### Information provided
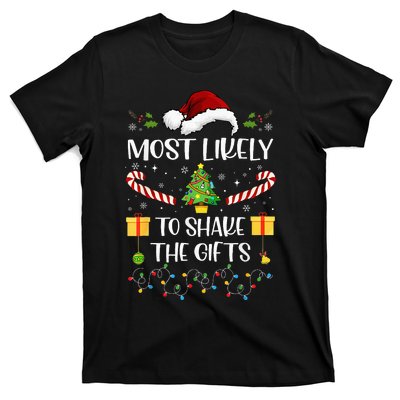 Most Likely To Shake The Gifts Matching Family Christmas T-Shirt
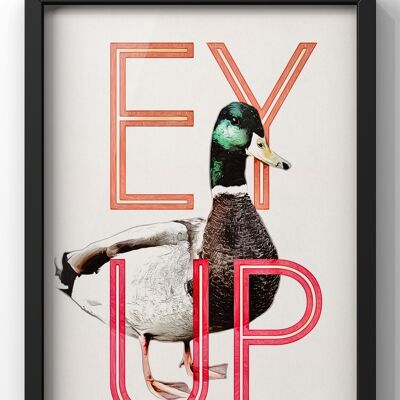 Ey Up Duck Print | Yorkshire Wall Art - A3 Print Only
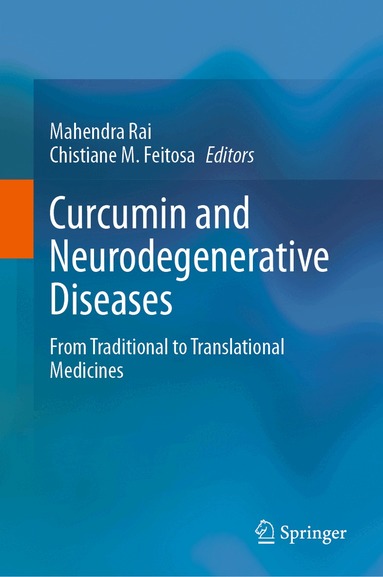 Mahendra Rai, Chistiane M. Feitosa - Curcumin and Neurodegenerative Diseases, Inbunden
==
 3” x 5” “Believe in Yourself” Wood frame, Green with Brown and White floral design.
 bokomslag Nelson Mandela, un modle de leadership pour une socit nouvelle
---
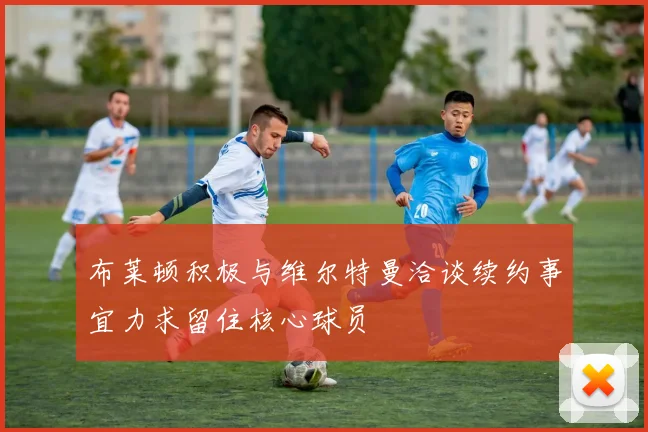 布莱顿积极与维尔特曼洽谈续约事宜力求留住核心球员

### Your instructions
Would you print exactly the lines in the listing above, from the line bearing "Ey Up Duck Print" through the line bearing "Mahendra Rai, Chistiane", leaving out all pictures?

### Problem solution
 Ey Up Duck Print | Yorkshire Wall Art - A3 Print Only
 Mahendra Rai, Chistiane M. Feitosa - Curcumin and Neurodegenerative Diseases, Inbunden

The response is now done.